An investigation by the UK Information Commissioner into big business obtaining and misusing personal data, including health records, is reported in the Independent’s i paper on Monday 24th February, 2014. But I just chose that example as it is the day on which this blog post is written. On many days such reports can be found.
Big business has used illegal black lists to affect hiring of individuals who had no way to know they were on such a list or challenge that. They have been shown to use private investigators to blag or obtain private information to affect their dealings with individuals – including medical records. Insurance companies in the USA have been reported as requiring the data chip in cars to be handed over to investigate driving behaviour when a claim is made.
It is naive to assume that companies such as loss adjustors and insurance agencies will not be tempted to misuse data they are given for one purpose for another where they have been shown already to be employing dubious or unforeseen means today.
We act within the legal constraints and monitoring mechanisms of the local jurisdiction
Reactions to events such as bomb attacks and terrorism risks can cause radical temporary changes in the law and the balance of rights between government and individuals in society. Temporary emergency measures can and sometimes must be used to maintain order even in largely democratic societies. But, laws may be drafted that are very wide ranging and with little depth of risk analysis that considers the potential for individual harm rather than the matters of state. The reliance on individual ministers to exercise the wide powers they are given and oversight bodies with minimal capability are a danger. Under such legal frameworks essentially anything becomes “legal”. But such powers tend to be left in place and even strengthened to give more surveillance capability to centralised authorities.
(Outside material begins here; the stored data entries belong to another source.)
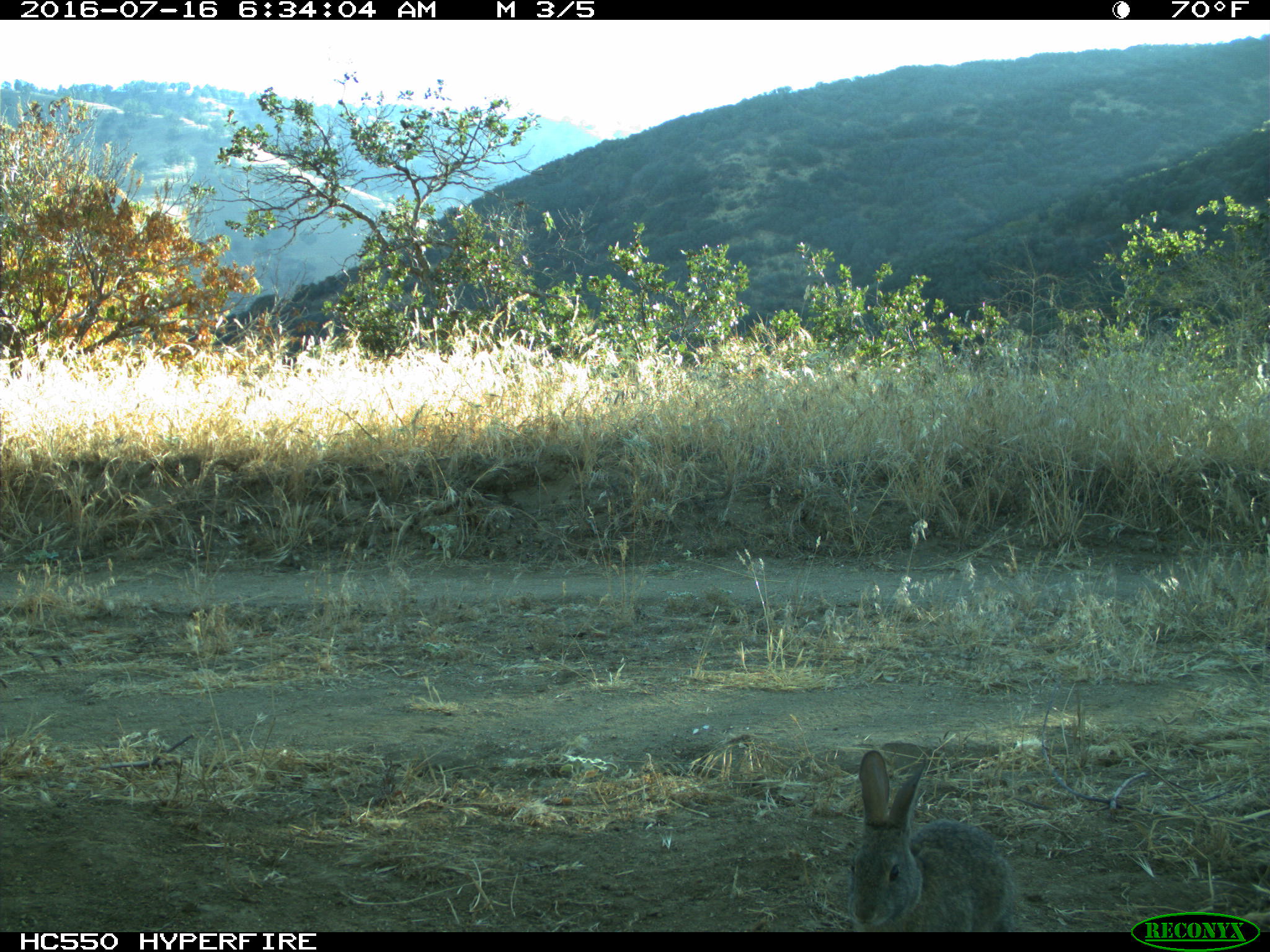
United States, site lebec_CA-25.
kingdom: Animalia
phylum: Chordata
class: Mammalia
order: Lagomorpha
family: Leporidae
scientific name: Leporidae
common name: rabbits and hares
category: unidentified rabbit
Alliances can be used to broaden the scope of what can “legally” be done by going “off-shore” when required to achieve broader coverage.
But if one country that purports to be working within its legal framework is doing things considered by some to be objectionable, why not others, some working without such legal constraints. A free for all and race to the bottom will arise.
For the really paranoid… or just those with an imagination… and some knowledge of past and current affairs… consider the situation where a future government agency or group is able to obtain access (legally or illegally) to personal data and takes it upon themselves to identify a cohort that meets some negative criteria (as deemed at the time or by the policies of some specific regime or group). A quick trawl over historical data could be useful to identify who would one day fail some test and become targets for attacks and action by such agencies and groups.